* [AIM OF THE EXERCISE] Reproduce the Arachni forum thread between "There's a bug" and "http://domain/subdir/login (exists)", inclusive, swapping "redirections" for "redirects".

'Scope redundant path patterns' and 'Scope exclude path patterns' possible issues

pcmsoares commented 7 years ago

Hi

I inserted the following lines into 'Scope redundant path patterns' field:

.login.:1 .error_log.:1

Sadly this didn't work, because I got some results like:

http://domain/subdir/subsubdir1/login/ http://domain/subdir/subsubdir2/login/ http://domain/subdir/subsubdir1/error_log/ http://domain/subdir/subsubdir2/error_log/

The same occurs inserting 'http://domain/subdir/.*/utils.*' (to prevent the same term from appearing twice in url) into 'Scope exclude path patterns', I got results like this:

http://domain/subdir/utils/utils/

There's a bug in this functions? I'm using Arachni v2.0dev - WebUI v1.0dev interface and the reason for using these features is because the web application (made with plone CMS) I'm trying to test does redirections to valid pages when arachni try to access wrong URLs path with valid resources (maybe an web server configuration), for example:

http://domain/subdir/login (exists)
http://domain/subdir/utils/ (exists)
http://domain/subdir/utils/login (redirect to 1)

(Questions about scene geometry)
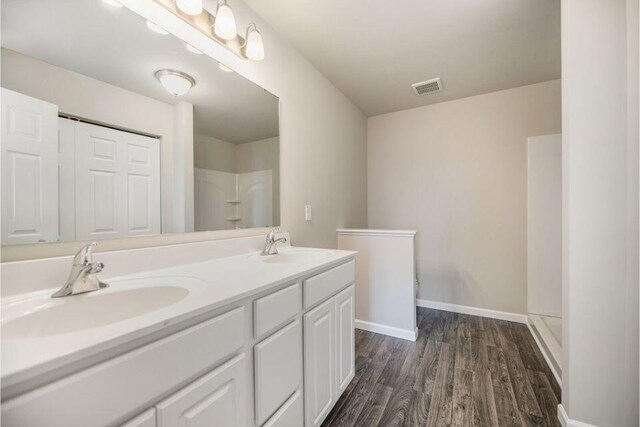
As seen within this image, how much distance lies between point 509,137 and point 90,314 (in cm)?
343

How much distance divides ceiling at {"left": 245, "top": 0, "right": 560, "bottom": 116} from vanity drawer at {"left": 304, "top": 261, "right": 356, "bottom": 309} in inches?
63.3

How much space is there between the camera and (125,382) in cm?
54

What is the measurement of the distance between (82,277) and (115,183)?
395 mm

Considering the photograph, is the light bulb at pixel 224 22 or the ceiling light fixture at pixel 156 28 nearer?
the ceiling light fixture at pixel 156 28

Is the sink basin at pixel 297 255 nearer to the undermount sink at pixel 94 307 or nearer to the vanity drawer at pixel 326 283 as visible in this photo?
the vanity drawer at pixel 326 283

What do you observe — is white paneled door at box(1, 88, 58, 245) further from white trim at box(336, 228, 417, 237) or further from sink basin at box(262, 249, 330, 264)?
white trim at box(336, 228, 417, 237)

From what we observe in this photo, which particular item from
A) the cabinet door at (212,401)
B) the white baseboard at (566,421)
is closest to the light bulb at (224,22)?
the cabinet door at (212,401)

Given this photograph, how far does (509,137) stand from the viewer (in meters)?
2.66

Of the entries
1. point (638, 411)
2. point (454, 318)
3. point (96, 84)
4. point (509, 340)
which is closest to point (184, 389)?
point (96, 84)

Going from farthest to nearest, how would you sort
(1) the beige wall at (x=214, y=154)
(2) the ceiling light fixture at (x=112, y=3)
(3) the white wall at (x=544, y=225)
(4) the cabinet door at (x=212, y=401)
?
(3) the white wall at (x=544, y=225)
(1) the beige wall at (x=214, y=154)
(2) the ceiling light fixture at (x=112, y=3)
(4) the cabinet door at (x=212, y=401)

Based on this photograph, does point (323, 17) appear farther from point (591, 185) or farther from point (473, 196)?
point (473, 196)

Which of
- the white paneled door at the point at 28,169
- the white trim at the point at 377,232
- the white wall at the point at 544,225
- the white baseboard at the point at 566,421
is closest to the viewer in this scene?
the white paneled door at the point at 28,169

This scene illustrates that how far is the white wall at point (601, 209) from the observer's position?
116 centimetres

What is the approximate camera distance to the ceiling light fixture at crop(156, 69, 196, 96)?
1218mm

* [EXERCISE SOLUTION]
There's a bug in this functions? I'm using Arachni v2.0dev - WebUI v1.0dev interface and the reason for using these features is because the web application (made with plone CMS) I'm trying to test does redirects to valid pages when arachni try to access wrong URLs path with valid resources (maybe an web server configuration), for example:

http://domain/subdir/login (exists)